The Interdisciplinary Concentration in Classical Studies aims to familiarize students with the rich cultural heritage of the ancient Greeks and Romans, including their languages, material culture (e.g., art history and archaeology), history (political, social, economic, and intellectual), philosophy, science, literature, and mythology, as well as the classical tradition from the Middle Ages to the present. Through courses in ancient languages, for example, students gain a mastery of the basic elements of grammar and syntax in Latin or Greek and read Classical authors in their original languages. Through courses in classical culture, students gain skills and perspectives from analysis, criticism, and research in ancient art, history, literature, and philosophy that will enhance their ability to think clearly, to write well, and to find, analyze, evaluate, and present facts and ideas effectively. Students of Classical Studies also learn to read ancient documents and view ancient artifacts with a critical appreciation of their history, meaning, and significance, as they develop a sensitivity to their concrete historicity (as opposed to viewing them as timeless museum pieces), to their social and political importance, and to their role in the historical development of classical traditions over time – at the same time as they interrogate the very construction of a classical idea (or ideal) by examining the reception of the classical tradition in modern society.

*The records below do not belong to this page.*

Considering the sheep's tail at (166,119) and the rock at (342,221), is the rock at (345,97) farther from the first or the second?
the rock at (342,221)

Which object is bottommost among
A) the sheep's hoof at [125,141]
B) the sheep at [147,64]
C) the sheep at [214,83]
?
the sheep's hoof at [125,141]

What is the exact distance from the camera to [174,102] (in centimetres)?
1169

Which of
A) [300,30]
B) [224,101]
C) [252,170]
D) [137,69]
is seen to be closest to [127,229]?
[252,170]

Students who complete the Interdisciplinary Concentration in Classical Studies may have also completed the requirements for a Classical Studies minor and, if so, should declare the minor in order to receive credit for it on their transcript.
- Co-Coordinators: Lee Ann Riccardi (Art) and Glenn Steinberg (English)

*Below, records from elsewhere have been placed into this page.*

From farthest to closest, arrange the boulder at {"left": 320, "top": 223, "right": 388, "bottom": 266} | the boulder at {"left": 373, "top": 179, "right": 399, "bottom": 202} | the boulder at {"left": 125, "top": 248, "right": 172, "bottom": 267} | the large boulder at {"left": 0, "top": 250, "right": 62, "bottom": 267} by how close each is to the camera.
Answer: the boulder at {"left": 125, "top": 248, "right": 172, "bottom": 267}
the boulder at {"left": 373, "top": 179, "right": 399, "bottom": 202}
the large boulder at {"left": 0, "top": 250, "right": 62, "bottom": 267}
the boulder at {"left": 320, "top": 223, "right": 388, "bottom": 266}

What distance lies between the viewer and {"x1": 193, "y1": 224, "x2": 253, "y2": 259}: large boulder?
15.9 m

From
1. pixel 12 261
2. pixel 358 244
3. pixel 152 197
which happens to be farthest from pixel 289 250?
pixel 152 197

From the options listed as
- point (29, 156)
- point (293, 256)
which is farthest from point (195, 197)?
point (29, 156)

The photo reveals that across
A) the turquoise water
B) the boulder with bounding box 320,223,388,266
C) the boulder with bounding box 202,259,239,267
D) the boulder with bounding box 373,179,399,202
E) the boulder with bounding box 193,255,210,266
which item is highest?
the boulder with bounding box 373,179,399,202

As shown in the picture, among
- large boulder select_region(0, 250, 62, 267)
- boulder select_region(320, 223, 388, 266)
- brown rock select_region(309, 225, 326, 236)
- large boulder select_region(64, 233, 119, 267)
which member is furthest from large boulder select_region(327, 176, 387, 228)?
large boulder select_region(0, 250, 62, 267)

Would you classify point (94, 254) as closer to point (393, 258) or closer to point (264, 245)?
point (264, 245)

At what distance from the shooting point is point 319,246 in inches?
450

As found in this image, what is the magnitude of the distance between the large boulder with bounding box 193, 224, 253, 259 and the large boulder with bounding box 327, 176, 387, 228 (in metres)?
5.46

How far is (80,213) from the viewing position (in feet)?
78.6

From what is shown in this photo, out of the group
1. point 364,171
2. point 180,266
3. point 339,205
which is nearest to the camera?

- Faculty: Celia Chazelle (History), John Karras (History), and John Sisko (Philosophy)
- Special Adjunct Faculty: Alan Bowen (Classical Studies), Peter Gruen (Classical Studies)
Take one course from
- GRE 201/Intermediate Greek (Prerequisites: GRE 101, GRE 102 or placement),
- LAT 201/Intermediate Latin (Prerequisites: LAT 101, LAT 102, or placement) or the equivalent.
Take two courses from the following
- CLS 301/Classical Greek Civilization
- CLS 302/Hellenistic World
- CLS 203/History of the Roman Republic
- CLS 304/History of the Roman Empire
- CLS 305/Ancient Christianity
- CLS 306/History of the Byzantine World
- CLS 208/Late Antiquity
- CLS 211/Rome and the Barbarians in the Early Middle Ages
Ancient Art, Philosophy, or Literature
Take two courses from the following
- CLS 321/The Art of Greece
- CLS 322/ The Art of Rome
- CLS 404/Women in Classical Art
- CLS 250/Introduction to Greek Mythology
- CLS 325/Sex and Gender in Greco-Roman Antiquity
- CLS 230/Classical Literary Traditions
- GRE 310/Greek Tragedy
- GRE 350/Homer’s Odyssey
- CLS 349/Cities and Sanctuaries of Greece and Rome
- CLS 351/An Odyssey in Greece
- LAT 310/The Age of Augustus
- LAT 315/Virgil and the Impact of Empire
- CLS 201/History of Ancient Philosophy
NOTE: Students who place out of GRE 101 and GRE 102 or LAT 101 and 102 must take one additional course from list 2 or 3 above, or an approved First Seminar, or another approved course.
In addition to courses required by this concentration, a student must complete one approved course in quantitative reasoning and one approved course in laboratory science to satisfy breadth requirements in liberal learning. Students should consult their major or open option advisors about how best to complete other liberal learning requirements.